2011年
 8月例会のご報告


摂津伊丹(有岡)城と城下

開催日 11年08月07日(日)
参加者 22人
案内講師 なし。
担当幹事 尾原隆男・森 正弘


 JR「伊丹」駅に集合し、猛暑の下、まず史跡公園から見学を始める。 よくご承知の北西隅の石垣と周囲の土塁などを見た後、主郭北から西側に続く内掘(幅約15m)跡を歩く。 地表面から見上げるだけでも主郭が高台に築かれていることがよく分かる。

 楠木一族の墓がある本泉寺北側の道を西に向かう。 少し歩くと、復元された「大溝」が東西に通る。 大溝は、江戸時代、造り酒屋の排水などに使われた堀跡を歩くと高低差がよく分かるものであるが、発掘調査によれば、その直下に幅約6m、深さ約2.7mの箱堀が検出されており、有岡城の堀跡を埋めた上に整備されたものである。 このあたりの堀跡は、一部鉤型に曲がる部分はあるが、主郭に平行して南北に走っていたとされている。


 県道を渡りさらに西へ進むと、伊丹氏の供養塔がある大蓮寺、県指定天然記念物の大楠木が塀越しに復元された「大溝」を見る見える法巌寺がある。法巌寺から道を北上して猪名野神社に向かう。 猪名野神社は、有岡城期、総構えの北端に設けられた「岸の砦」跡で、今、神社の北・西側に土塁が残り、東側は7〜8mの崖になっている。 神社北側の低い場所は堀跡で、発掘調査によって幅約8m・深さ約5mの規模であったとされ、堀底からは乱杭が多数出土している。 国指定史跡で、現状では伊丹(有岡)城探訪の目玉となる場所である。

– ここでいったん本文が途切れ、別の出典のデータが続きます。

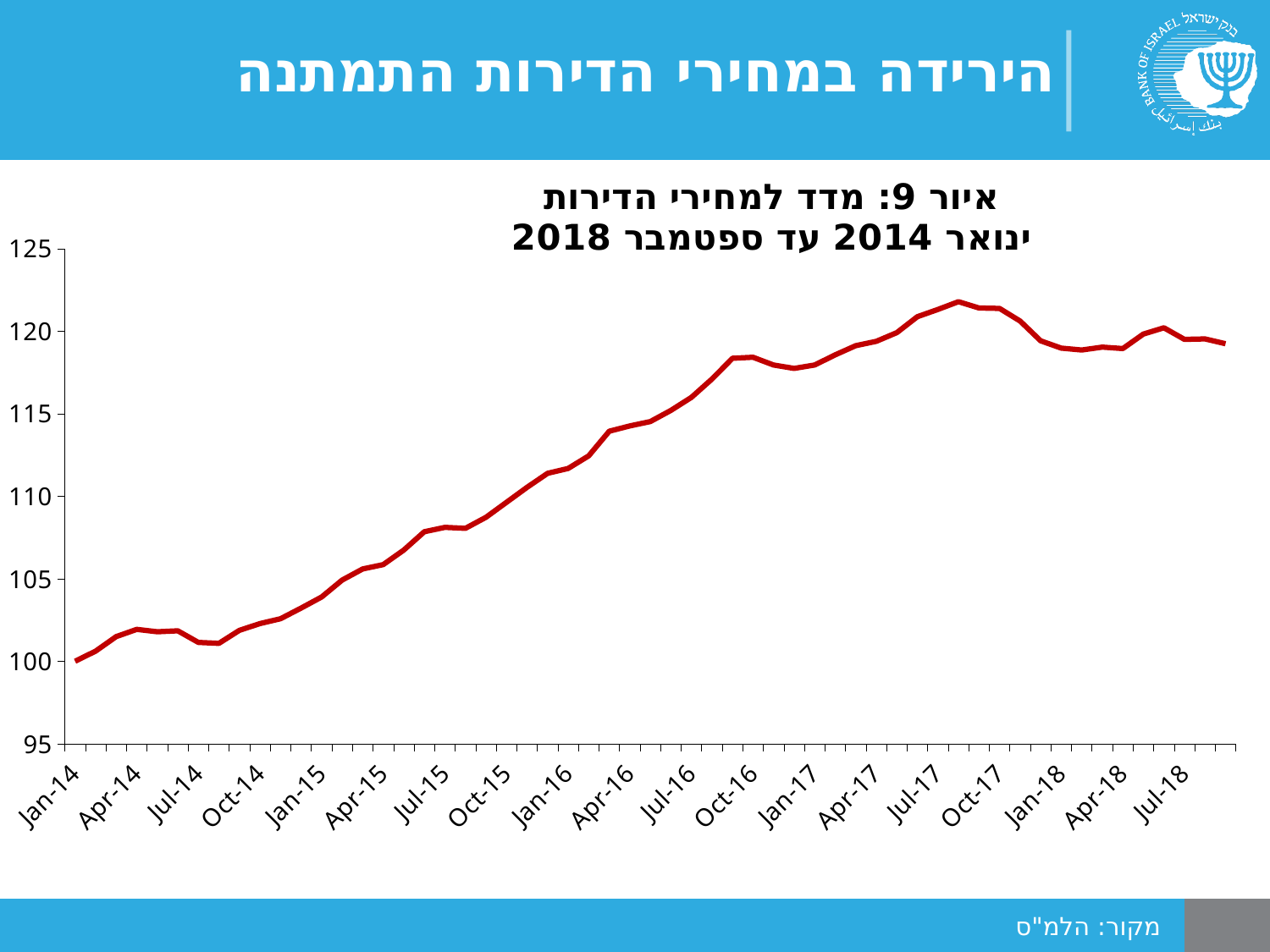
Is the value for Jan-15 greater or less than 105? less Overall, does the index rise or fall from Jan-14 to the end of the series? rise Which is larger, the value for Jan-16 or the value for Jan-17? Jan-17 Is the value for Jan-18 greater or less than 120? less Is the value for Oct-16 greater or less than 115? greater Which month has the lowest value on the chart? Jan-14 What is the value of the index at Jan-14? 100 What kind of chart is shown on the slide? line chart Which is larger, the value for Jul-17 or the value for Jan-18? Jul-17 What colour is the line plotted on the chart? red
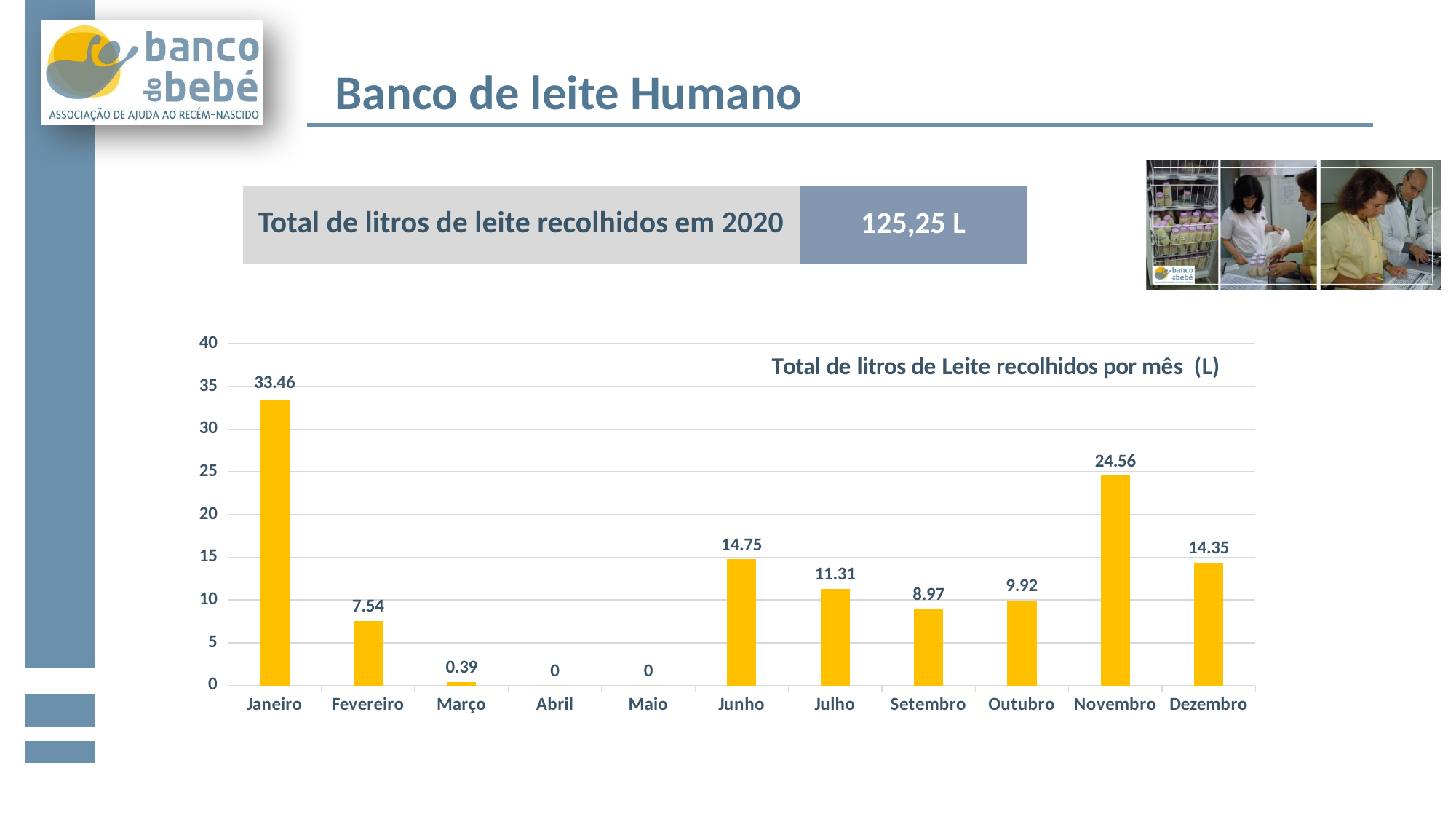
What is the value for Novembro in the chart? 24.56 What is the value for Setembro in the chart? 8.97 What is the value for Janeiro in the chart? 33.46 What is the title of the chart? Total de litros de Leite recolhidos por mês (L) How many months are shown on the x axis of the chart? 11 What is the value for Março in the chart? 0.39 Is the value for Outubro greater or less than 10? less Which months have a value of 0 in the chart? Abril and Maio What is the difference between the values for Janeiro and Novembro? 8.90 What type of chart is shown on the slide? bar chart Which is larger, the value for Junho or the value for Dezembro? Junho Which month has the highest value in the chart? Janeiro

 境内の木陰を借りて昼食をとった。 午後は、参詣道を南下し、旧岡田家住宅で酒造りの設備やビデオを見た後、「上臈塚砦」跡を目指す。 伊丹シティホテルあたりがその跡地とされるが、面影はまったくない。 ただ、墨染寺の西側が下りの坂道となっており、このあたりが総構えの西端であったことを窺わせていた。

 次に、伊丹保育所東側に残る堀跡を見る。 ここから南東方向、有岡小学校付近は総構えの境界が地形の高低差となってよく分かるところであり、さらに南下すると総構えの南端に「鵯塚砦」跡があるが、猛暑でもあり、割愛した。

 JRに沿った道を北上し、荒木村重を祭る荒村寺前を通る。 この寺は、駅前の史跡公園が整備されるまでは、その高台にあった。 荒村寺の直ぐ北側で忠魂碑が建つ高台は、主郭の南端にあたり、寺は、主郭を囲む内堀跡に建てられている。 例会は、JR「伊丹」駅前で解散した。 暑い中での探訪、本当にお疲れさまでした。